YOUR GOAL: In the part that opens with the line containing "Taking the camera" and closes with the line containing "1.97 metres", replace "textured ceiling" with "plaster ceiling" and give those lines again with nothing else changed.

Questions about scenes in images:

______________________________

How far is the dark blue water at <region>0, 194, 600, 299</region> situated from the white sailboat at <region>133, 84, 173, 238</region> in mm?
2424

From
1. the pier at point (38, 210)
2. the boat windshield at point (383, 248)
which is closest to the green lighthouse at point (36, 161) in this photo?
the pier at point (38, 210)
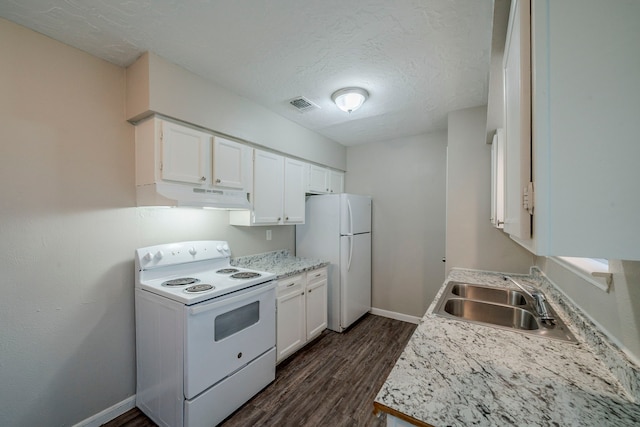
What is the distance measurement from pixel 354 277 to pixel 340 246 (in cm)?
49

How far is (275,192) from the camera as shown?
280cm

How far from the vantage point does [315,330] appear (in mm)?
2893

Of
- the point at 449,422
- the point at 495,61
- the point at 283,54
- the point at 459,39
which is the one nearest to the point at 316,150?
the point at 283,54

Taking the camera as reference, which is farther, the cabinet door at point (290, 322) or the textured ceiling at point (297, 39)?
the cabinet door at point (290, 322)

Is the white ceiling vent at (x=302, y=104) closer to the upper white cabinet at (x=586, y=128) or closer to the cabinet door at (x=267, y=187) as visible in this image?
the cabinet door at (x=267, y=187)

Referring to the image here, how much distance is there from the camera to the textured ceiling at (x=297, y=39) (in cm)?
139

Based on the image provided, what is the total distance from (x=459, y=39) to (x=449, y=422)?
1.97 metres

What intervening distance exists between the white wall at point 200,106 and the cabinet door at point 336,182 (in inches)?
32.1

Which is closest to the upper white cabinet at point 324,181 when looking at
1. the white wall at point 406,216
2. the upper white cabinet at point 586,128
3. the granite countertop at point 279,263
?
the white wall at point 406,216

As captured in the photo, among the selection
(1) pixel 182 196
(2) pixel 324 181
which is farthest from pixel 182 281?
(2) pixel 324 181

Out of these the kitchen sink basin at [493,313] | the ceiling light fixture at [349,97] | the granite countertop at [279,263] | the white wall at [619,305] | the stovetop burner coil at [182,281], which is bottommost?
the kitchen sink basin at [493,313]

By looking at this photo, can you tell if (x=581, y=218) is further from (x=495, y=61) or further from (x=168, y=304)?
(x=168, y=304)

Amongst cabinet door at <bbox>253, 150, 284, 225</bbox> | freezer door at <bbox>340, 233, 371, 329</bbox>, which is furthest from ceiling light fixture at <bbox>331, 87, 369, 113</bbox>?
freezer door at <bbox>340, 233, 371, 329</bbox>

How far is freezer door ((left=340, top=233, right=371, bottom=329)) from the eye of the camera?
317 cm
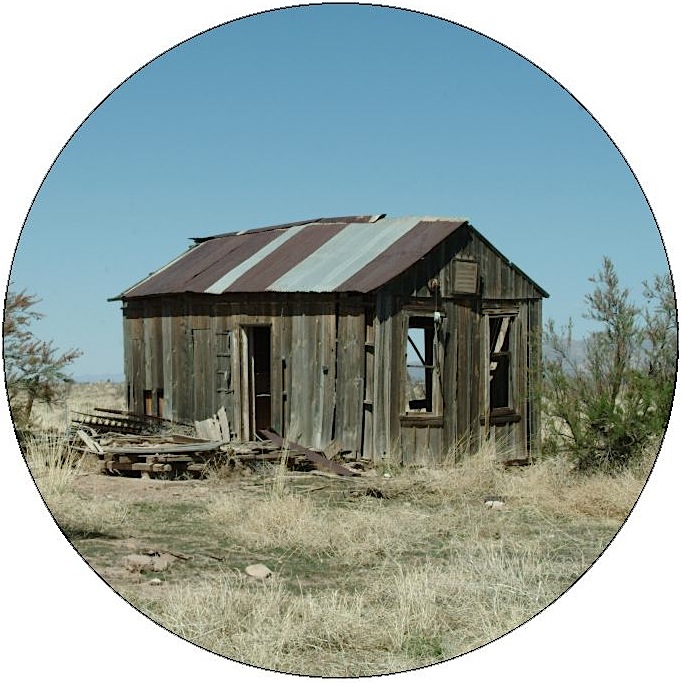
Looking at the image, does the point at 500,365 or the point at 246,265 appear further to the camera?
the point at 246,265

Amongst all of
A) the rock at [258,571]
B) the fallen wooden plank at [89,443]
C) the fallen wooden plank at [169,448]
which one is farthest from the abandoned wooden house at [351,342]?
the rock at [258,571]

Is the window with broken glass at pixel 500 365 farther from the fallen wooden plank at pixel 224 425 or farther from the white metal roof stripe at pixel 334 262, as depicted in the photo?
the fallen wooden plank at pixel 224 425

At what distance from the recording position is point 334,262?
10.5 metres

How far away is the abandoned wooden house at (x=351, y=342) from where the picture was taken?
9086 millimetres

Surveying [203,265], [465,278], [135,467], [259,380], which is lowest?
[135,467]

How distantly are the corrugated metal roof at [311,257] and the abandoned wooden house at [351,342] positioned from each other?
19 mm

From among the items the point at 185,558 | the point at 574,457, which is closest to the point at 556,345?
the point at 574,457

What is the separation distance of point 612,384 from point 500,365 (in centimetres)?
218

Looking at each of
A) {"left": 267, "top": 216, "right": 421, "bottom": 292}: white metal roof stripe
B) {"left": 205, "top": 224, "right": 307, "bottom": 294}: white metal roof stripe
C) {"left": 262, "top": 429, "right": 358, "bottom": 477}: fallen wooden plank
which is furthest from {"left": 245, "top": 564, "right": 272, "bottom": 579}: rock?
{"left": 267, "top": 216, "right": 421, "bottom": 292}: white metal roof stripe

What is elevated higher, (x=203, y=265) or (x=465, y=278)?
(x=203, y=265)

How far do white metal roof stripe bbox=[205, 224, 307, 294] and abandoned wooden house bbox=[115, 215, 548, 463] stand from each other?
0.02 m

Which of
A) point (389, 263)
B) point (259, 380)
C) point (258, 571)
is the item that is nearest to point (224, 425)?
point (259, 380)

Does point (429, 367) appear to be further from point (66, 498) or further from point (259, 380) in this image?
point (66, 498)

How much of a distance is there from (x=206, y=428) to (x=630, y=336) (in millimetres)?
3744
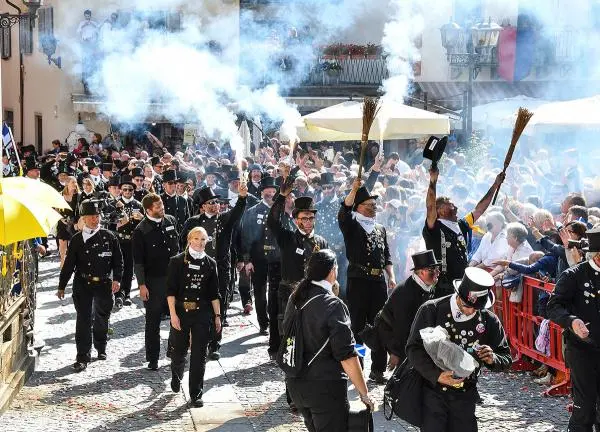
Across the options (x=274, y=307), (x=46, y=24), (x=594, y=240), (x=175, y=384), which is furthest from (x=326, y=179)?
(x=46, y=24)

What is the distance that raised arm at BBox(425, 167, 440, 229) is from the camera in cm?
990

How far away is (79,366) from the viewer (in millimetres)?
11484

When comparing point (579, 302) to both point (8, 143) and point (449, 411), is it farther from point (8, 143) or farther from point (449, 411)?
point (8, 143)

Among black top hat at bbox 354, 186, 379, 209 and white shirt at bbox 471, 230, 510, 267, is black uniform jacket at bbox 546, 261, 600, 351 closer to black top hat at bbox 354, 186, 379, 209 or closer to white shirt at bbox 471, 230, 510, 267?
black top hat at bbox 354, 186, 379, 209

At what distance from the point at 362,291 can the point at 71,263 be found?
3.17 metres

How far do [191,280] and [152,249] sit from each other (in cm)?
166

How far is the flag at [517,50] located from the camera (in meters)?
27.2

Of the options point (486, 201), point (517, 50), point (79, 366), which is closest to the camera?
point (486, 201)

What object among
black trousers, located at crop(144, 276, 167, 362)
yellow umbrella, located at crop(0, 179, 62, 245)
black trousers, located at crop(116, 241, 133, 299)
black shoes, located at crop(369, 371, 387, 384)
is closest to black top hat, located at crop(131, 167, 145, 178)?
black trousers, located at crop(116, 241, 133, 299)

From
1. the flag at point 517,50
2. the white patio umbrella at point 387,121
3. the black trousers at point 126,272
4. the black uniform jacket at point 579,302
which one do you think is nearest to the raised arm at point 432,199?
the black uniform jacket at point 579,302

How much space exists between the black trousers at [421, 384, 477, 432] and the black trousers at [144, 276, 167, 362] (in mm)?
4972

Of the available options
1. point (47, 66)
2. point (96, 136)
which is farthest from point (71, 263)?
point (47, 66)

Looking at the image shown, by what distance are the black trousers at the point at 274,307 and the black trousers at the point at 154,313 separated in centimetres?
117

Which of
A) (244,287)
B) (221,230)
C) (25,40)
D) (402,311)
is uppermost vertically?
(25,40)
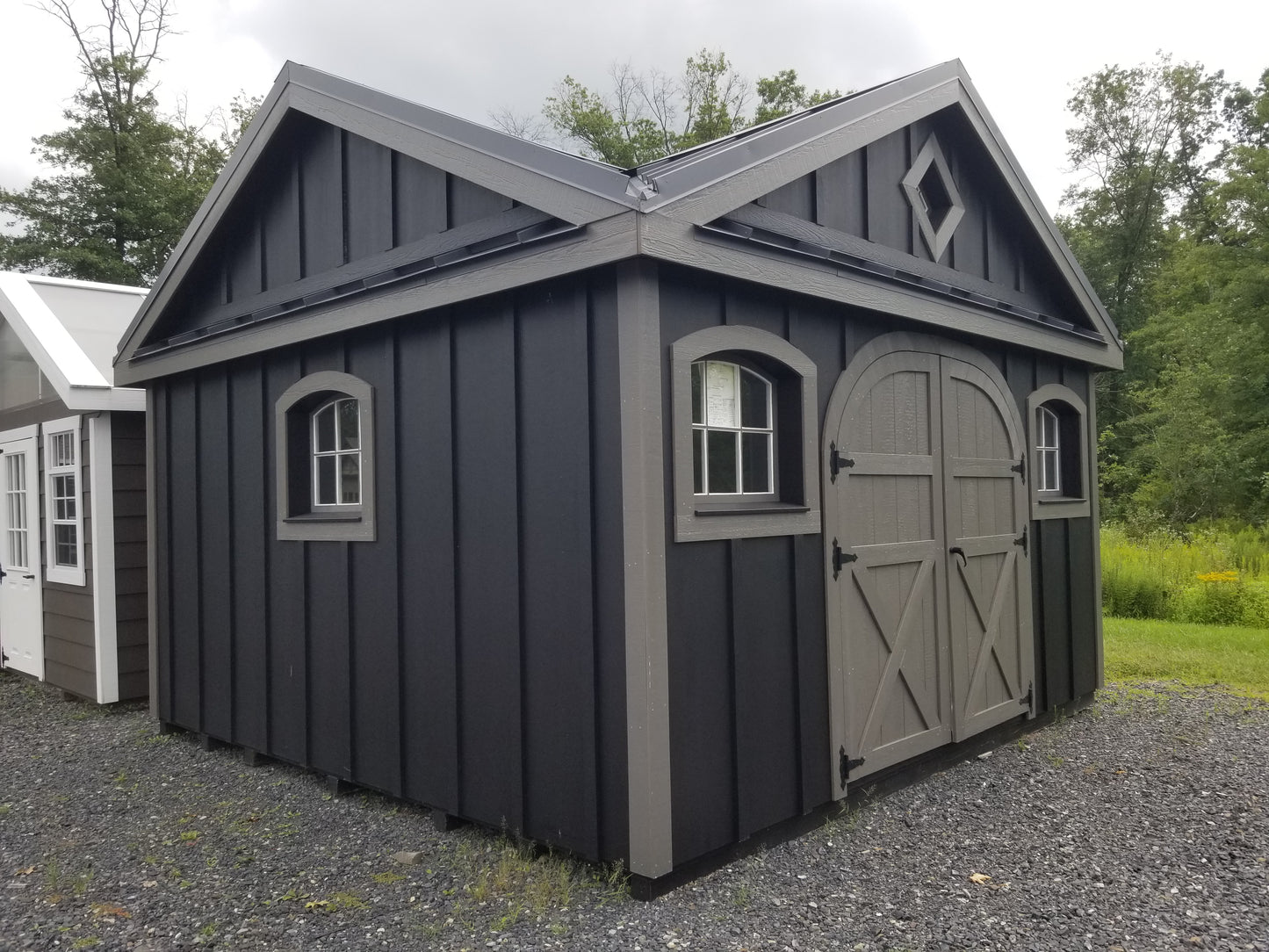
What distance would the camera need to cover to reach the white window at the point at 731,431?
439 centimetres

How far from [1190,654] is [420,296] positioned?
341 inches

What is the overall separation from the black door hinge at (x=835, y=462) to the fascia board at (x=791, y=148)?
4.38ft

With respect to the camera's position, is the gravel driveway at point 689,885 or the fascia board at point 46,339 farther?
the fascia board at point 46,339

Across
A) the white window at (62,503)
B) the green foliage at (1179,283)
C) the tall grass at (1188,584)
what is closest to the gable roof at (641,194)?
the white window at (62,503)

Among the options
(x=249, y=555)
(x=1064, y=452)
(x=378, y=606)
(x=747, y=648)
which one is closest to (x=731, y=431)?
(x=747, y=648)

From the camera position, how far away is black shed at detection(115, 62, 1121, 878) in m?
4.04

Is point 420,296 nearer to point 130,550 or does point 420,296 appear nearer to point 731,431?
point 731,431

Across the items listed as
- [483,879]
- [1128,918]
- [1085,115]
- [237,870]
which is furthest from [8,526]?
[1085,115]

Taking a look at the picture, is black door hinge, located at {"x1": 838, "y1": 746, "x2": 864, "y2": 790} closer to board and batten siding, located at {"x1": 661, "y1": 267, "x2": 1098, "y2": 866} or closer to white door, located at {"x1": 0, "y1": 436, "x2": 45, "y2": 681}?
board and batten siding, located at {"x1": 661, "y1": 267, "x2": 1098, "y2": 866}

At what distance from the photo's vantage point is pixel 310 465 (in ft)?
19.7

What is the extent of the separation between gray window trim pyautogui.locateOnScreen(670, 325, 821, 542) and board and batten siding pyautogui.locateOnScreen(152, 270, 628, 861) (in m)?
0.27

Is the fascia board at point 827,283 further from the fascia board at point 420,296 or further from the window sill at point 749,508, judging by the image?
the window sill at point 749,508

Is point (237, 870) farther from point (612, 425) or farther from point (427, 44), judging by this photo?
point (427, 44)

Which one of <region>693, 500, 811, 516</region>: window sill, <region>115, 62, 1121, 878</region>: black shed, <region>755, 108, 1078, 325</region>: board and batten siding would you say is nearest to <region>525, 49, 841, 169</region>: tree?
<region>755, 108, 1078, 325</region>: board and batten siding
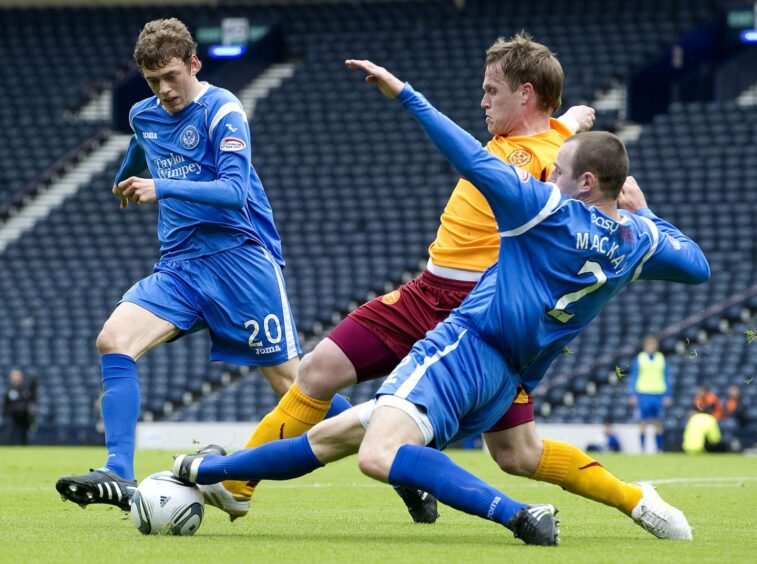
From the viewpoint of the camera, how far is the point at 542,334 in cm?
507

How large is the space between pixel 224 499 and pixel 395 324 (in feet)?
3.25

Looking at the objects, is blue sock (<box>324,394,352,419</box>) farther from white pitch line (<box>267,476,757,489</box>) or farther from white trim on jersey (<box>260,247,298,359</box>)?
white pitch line (<box>267,476,757,489</box>)

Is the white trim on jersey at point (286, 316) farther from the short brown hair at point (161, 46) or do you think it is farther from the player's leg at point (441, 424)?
the player's leg at point (441, 424)

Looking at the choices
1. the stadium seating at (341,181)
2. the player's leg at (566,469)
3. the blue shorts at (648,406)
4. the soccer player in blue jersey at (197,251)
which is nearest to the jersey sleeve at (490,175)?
the player's leg at (566,469)

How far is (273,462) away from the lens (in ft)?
17.1

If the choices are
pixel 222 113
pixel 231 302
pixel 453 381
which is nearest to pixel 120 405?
pixel 231 302

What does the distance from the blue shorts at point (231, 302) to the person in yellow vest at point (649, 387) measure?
1130cm

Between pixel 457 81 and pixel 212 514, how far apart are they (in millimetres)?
18687

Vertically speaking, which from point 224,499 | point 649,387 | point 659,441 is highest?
point 224,499

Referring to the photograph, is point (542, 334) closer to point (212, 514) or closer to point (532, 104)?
point (532, 104)

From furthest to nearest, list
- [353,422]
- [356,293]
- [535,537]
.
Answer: [356,293]
[353,422]
[535,537]

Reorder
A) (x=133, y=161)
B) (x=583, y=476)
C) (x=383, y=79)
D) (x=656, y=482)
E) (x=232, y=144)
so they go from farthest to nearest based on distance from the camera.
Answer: (x=656, y=482), (x=133, y=161), (x=232, y=144), (x=583, y=476), (x=383, y=79)

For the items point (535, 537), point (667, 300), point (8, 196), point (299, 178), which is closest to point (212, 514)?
point (535, 537)

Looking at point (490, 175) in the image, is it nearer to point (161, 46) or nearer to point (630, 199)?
point (630, 199)
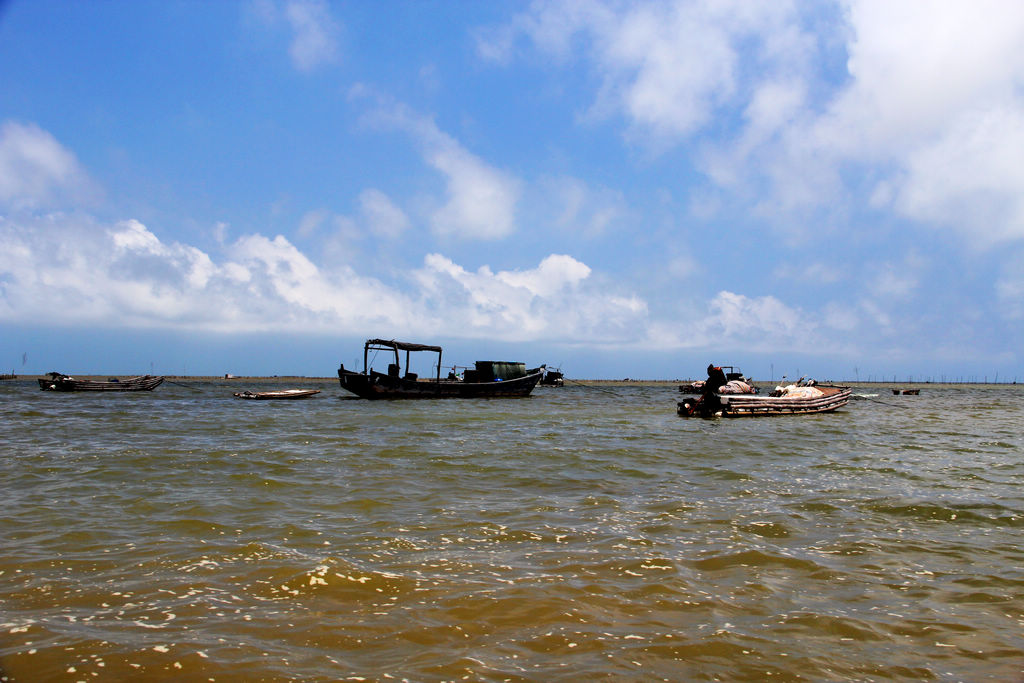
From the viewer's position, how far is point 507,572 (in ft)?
16.1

______________________________

RESULT:
Taking the camera as reference, which is farther, the cabinet door at point (290, 322) or the plaster ceiling at point (297, 39)?
the cabinet door at point (290, 322)

Is the white ceiling vent at (x=302, y=104) closer to the upper white cabinet at (x=586, y=128) or closer to the cabinet door at (x=267, y=187) as visible in this image?
the cabinet door at (x=267, y=187)

Referring to the image here, how much distance is there from the camera to the plaster ceiling at (x=297, y=39) (in cm)?
139

Based on the image provided, what is the total distance from (x=459, y=39) to (x=449, y=422)?
1.97 metres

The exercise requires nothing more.